**Activity**
Where does "States" appear in the data? Return each line that holds it.
- - - - - - -
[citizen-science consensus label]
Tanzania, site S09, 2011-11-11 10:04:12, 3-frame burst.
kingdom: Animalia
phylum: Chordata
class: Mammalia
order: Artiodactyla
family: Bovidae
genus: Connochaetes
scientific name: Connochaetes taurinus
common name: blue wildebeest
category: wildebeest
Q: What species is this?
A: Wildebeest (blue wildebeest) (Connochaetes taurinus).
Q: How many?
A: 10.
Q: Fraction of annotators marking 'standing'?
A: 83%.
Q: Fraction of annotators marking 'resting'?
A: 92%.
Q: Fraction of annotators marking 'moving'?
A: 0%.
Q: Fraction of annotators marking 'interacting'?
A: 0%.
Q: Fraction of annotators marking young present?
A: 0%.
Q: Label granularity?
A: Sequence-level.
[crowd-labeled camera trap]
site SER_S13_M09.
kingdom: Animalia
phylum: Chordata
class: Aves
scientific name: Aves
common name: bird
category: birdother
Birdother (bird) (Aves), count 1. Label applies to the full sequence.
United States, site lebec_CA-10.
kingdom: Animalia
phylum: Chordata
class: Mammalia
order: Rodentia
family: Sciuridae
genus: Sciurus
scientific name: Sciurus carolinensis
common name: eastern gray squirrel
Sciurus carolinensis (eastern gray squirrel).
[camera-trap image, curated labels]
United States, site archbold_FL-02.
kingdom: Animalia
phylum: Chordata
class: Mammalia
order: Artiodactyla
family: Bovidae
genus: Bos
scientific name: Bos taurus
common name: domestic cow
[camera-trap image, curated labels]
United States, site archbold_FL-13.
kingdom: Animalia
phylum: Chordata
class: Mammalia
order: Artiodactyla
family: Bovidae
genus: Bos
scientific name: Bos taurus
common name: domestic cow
- - - - - - -
**Reply to the exercise**
United States, site lebec_CA-10.
United States, site archbold_FL-02.
United States, site archbold_FL-13.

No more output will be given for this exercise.